CONSIGNE 1 >> Selon le texte fourni, à quelle heure le général de Castelnau part-il pour Verdun ?

TEXTE FOURNI >>
────────────────────────────────────────
Rentré dans son bureau, le général de Castelnau se plonge dans la lecture de ses cartes : elles ne peuvent répondre aux questions anxieuses qu’il se pose. Son parti est pris : il ne se rendra bien compte de la situation que sur place. Il téléphone à l’appartement du général en chef et lui fait demander l’autorisation de partir immédiatement pour Verdun et d’y prendre les mesures que la situation pourrait comporter. L’autorisation est accordée, et « pleins pouvoirs » sont donnés au général. A une heure du matin, dans la nuit glaciale, par une tempête de neige, le vainqueur du Grand-Couronné s’empresse au nouveau rendez-vous impérial.
────────────────────────────────────────
CONSIGNE 2 >> Dans les entrées, reproduisez les lignes allant de celle qui contient « How much of » jusqu'à la fin des entrées, bornes comprises, en substituant « closer » à « nearer » sans rien changer d'autre. Omettez les images dans votre réponse.

Items de raisonnement visuo-spatial
────────────────────────────────────────
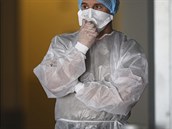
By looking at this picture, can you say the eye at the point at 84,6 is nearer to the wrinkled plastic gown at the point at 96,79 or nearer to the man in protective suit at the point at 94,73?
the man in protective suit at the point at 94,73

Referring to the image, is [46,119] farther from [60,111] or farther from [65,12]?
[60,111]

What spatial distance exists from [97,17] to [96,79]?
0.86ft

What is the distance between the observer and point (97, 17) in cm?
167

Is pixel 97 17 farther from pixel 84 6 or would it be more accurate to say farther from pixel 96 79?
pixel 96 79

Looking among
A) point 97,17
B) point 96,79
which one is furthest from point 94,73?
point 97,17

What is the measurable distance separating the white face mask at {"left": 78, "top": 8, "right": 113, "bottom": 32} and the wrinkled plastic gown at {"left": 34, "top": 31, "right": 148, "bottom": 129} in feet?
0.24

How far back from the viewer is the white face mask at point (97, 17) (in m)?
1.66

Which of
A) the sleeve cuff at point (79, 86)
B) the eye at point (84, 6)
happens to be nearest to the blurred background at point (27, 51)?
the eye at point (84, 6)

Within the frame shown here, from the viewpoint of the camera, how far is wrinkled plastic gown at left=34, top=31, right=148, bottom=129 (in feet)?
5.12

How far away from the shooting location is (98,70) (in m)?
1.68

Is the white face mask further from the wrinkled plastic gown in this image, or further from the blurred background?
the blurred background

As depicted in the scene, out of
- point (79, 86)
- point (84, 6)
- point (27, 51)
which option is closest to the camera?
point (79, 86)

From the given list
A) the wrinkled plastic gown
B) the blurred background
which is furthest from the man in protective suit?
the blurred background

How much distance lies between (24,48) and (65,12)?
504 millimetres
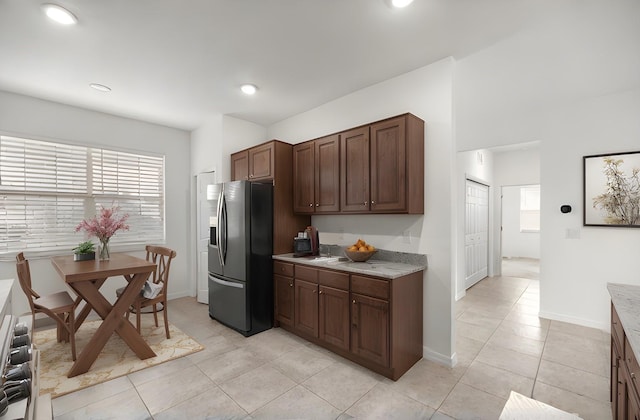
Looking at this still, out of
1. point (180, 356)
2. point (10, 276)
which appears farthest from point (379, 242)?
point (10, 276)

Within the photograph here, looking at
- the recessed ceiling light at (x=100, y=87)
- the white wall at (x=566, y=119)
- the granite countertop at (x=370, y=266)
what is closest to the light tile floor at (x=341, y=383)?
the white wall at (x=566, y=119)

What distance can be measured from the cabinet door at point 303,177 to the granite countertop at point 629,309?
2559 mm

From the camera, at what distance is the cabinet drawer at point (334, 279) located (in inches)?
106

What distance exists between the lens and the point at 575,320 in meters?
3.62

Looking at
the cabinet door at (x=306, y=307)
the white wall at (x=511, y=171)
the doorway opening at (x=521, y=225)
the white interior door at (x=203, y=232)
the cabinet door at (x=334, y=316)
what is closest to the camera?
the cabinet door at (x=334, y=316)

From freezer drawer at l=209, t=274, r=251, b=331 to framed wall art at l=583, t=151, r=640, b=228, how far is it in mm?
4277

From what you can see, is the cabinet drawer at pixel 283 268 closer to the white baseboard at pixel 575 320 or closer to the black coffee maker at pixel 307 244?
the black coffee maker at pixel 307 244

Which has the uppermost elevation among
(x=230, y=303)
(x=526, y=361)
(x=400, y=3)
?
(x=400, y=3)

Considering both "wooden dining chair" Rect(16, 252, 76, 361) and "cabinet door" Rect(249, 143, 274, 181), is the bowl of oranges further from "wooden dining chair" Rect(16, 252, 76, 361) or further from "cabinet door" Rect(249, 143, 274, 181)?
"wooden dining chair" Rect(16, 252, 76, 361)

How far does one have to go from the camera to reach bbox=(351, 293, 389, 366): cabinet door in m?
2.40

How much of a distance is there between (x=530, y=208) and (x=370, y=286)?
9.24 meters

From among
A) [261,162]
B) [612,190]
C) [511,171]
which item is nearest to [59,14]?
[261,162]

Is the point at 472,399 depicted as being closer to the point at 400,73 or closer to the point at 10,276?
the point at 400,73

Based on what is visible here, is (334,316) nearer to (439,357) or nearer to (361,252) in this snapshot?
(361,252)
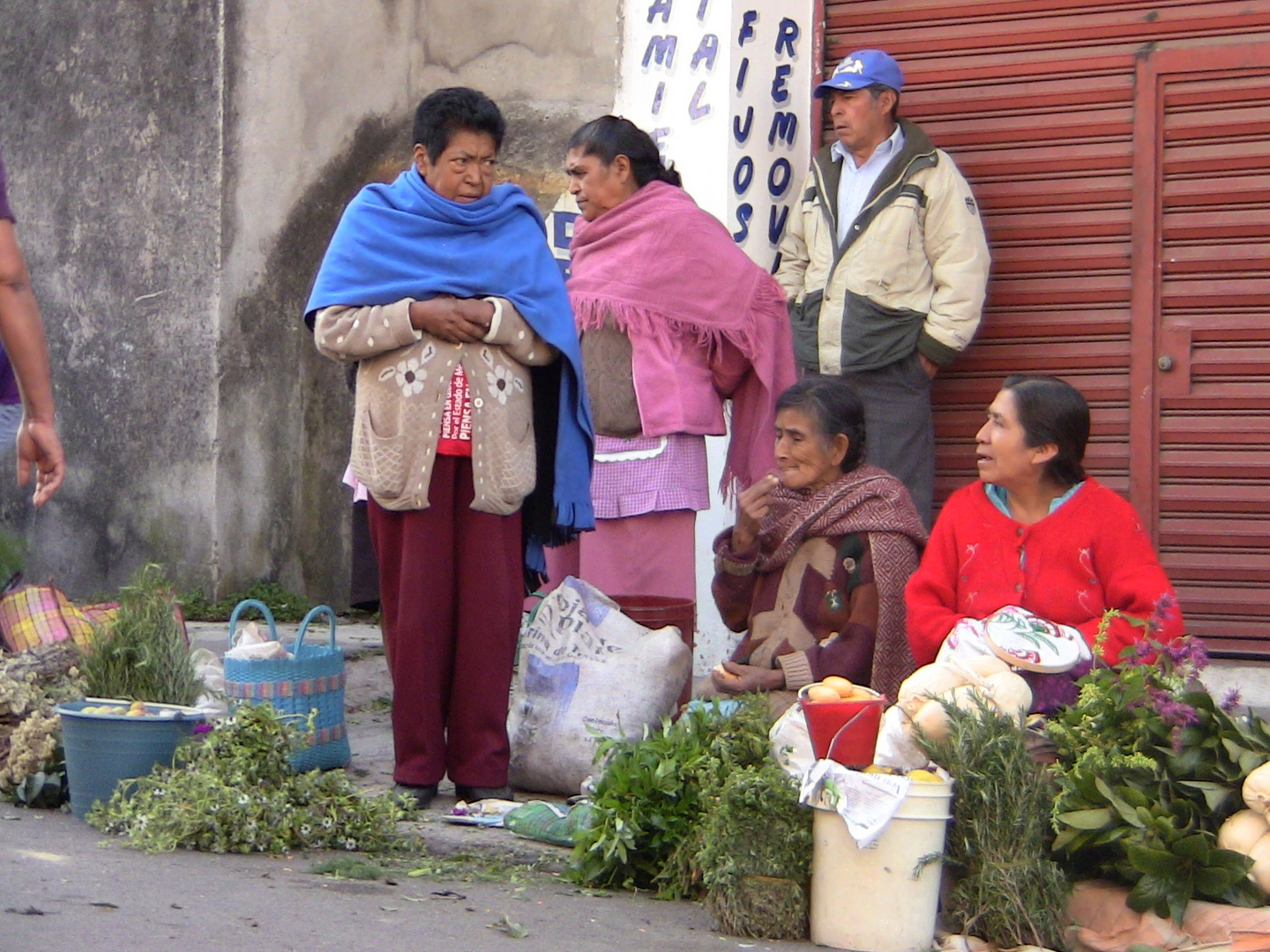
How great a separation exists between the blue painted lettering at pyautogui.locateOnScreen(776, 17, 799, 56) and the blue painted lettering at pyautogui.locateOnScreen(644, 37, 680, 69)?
────────────────────────────────────────
RÉPONSE FINALE 1 >> À une heure du matin.

RÉPONSE FINALE 2 >>
How much of a distance is there between (x=530, y=208) and (x=370, y=286)?
9.24 meters

From among
A) [261,162]
B) [612,190]
C) [511,171]
which item is nearest to [59,14]?
[261,162]

Is the point at 472,399 depicted as being closer to the point at 400,73 or closer to the point at 10,276?
the point at 400,73

Based on what is visible here, is (334,316) closer to (439,357) or closer to (361,252) in this snapshot?
(361,252)
How great a separation exists between the blue painted lettering at pyautogui.locateOnScreen(776, 17, 799, 56) and the blue painted lettering at pyautogui.locateOnScreen(644, 37, 680, 69)?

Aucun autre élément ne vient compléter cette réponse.